As India’s financial markets evolve and diversify, investors are increasingly exploring non-traditional assets for returns and diversification. Commodity-Linked Securities (CLS) have emerged as an innovative instrument that bridges financial markets with the real economy. These securities offer exposure to commodity price movements without requiring direct investment in physical commodities.
In this blog post, we decode the structure, types, benefits, and challenges of CLS, with a focus on their relevance to Indian investors, issuers, and regulators.
What Are Commodity-Linked Securities?
Commodity-linked securities are financial instruments—typically bonds or notes—whose returns are tied to the price performance of one or more commodities. These could include:
- Precious metals (Gold, Silver)
- Energy (Crude oil, Natural gas)
- Agricultural commodities (Wheat, Cotton, Soybean)
- Industrial metals (Copper, Aluminum)
Unlike traditional debt securities with fixed or floating interest rates, the payoff in CLS varies based on commodity price movements, making them a hybrid of fixed-income and derivative features.
Types of Commodity-Linked Securities
1.Principal-Protected CLS
- Structure: Investors receive full principal at maturity, plus a return linked to commodity prices.
- Example: A 5-year bond where you get ₹100 back at maturity + 60% of gold price appreciation.
- Target audience: Risk-averse investors seeking exposure without risking principal.
2. Non-Principal-Protected CLS
- Structure: Investors’ returns and even principal may vary based on commodity price performance.
- Use case: Higher risk-reward, often suited for HNIs and institutional investors.
3. Commodity Index-Linked Notes
- Tied to indices like Bloomberg Commodity Index (BCOM) or S&P GSCI.
- Offers broad exposure across multiple commodities.
4. Commodity Notes with Secured Options
- Embeds call/put options on commodities, often used by sophisticated investors.
- Customizable payout structures (capped, floored, leveraged returns).
Commodities-Linked Securities In Indian Context
Regulatory Escape
- CLS issuance in India is currently limited, and largely governed under SEBI and RBI guidelines on structured products, derivatives, and securitization.

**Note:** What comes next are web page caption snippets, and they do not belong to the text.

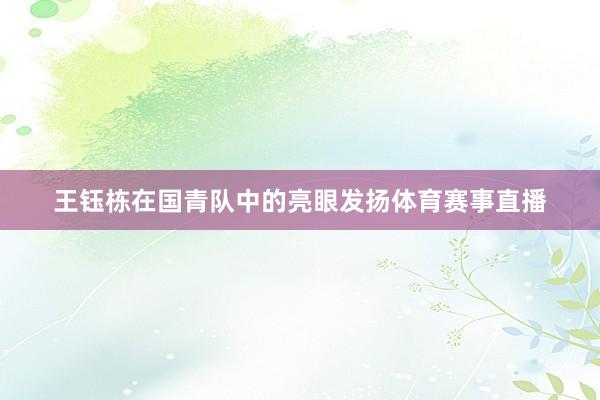 王钰栋在国青队中的亮眼发扬体育赛事直播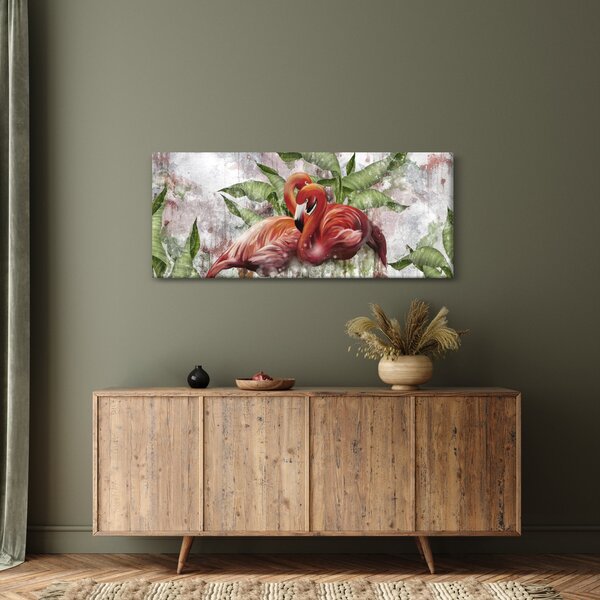Slika - Flamingosi (120x50 cm)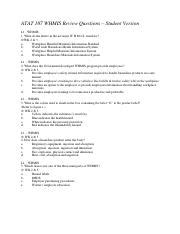 ATAT 107 WHMIS Review Questions Student Version Pdf ATAT 107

- The RBI has explored using CLS for sovereign borrowing or raising funds against strategic reserves (like gold or crude oil).
Key Developments
- Sovereign Gold Bonds (SGBs) are a close cousin—while not CLS in the purest form, they mimic CLS characteristics: returns are partly linked to gold price + fixed interest.
- Indian corporates are exploring offshore CLS issuance via ECBs or Masala bonds linked to global commodity prices.

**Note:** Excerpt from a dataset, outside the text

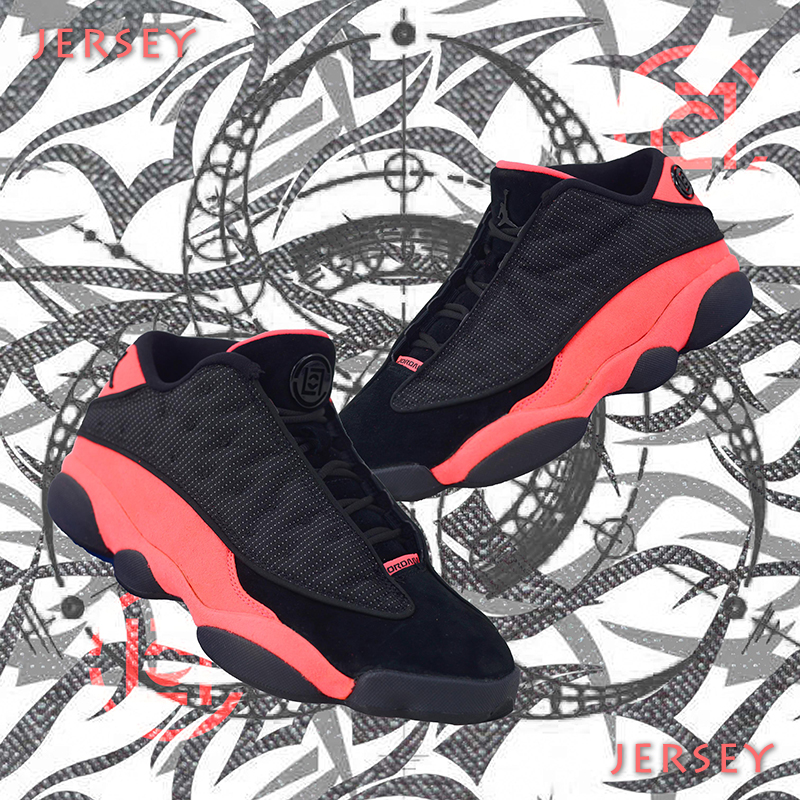 Air Jordan 13 low x CLOT AJ13黑红亲友限定AT3102-006|ruв категории спортивные туфли new, баскетбол обувь - от Buy2taobao.com для оказания профессиональной услуги покупки агента Taobao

Benefits Of Commodity-Linked Securities
1. Diversification
- CLS add an uncorrelated asset class to portfolios, reducing overall risk.
2. Inflation Hedge
- Commodities often outperform during inflationary periods. CLS allow investors to hedge purchasing power erosion.
3. Yield Enhancement
- Non-principal-protected CLS can offer higher returns than traditional debt if commodity prices move favorably.
4. Customization
- Structures can be tailored to specific commodity views, investor profiles, and risk tolerances.
Risks Involved
While promising, these securities come with their own set of risks:
Price Volatility: Commodity markets are highly volatile, affected by geopolitical events, weather, and demand-supply imbalances.
Liquidity Risk: Some instruments, especially structured notes, may not have an active secondary market.
Counterparty Risk: In derivatives, the other party may default on its obligation.
Complexity: The structure and pricing of some securities can be difficult for retail investors to understand.
Who Should Consider Investing?
Commodity-linked securities are ideal for:
Experienced Investors: Those with a good understanding of market dynamics and risk tolerance.
Investors Seeking Diversification: To balance portfolios with non-equity assets.
Hedgers: Businesses or individuals exposed to commodity price risks.
Retail investors should approach with caution and preferably invest through ETFs or mutual funds to mitigate risks.
Examples in the Indian and Global Market
India:
Nippon India ETF Gold BeES: Tracks domestic gold prices.
ICICI Prudential Commodity Fund: Invests in commodity-linked instruments and related equities.
Global:
iShares S&P GSCI Commodity-Indexed Trust: Offers exposure to a broad commodity index.
Goldman Sachs Commodity Index-linked Notes: Structured notes linked to global commodity performance.
Conclusion
Commodity-linked securities offer a compelling way to gain exposure to global commodities, hedge against inflation, and diversify portfolios. However, they are not without risks, including price volatility and complexity. By understanding their structure and choosing the right type of instrument, investors can make informed decisions aligned with their financial goals.
Before investing, assess your risk appetite, investment horizon, and seek professional advice if needed. For retail investors, starting with commodity ETFs or mutual funds may be the most accessible and prudent route.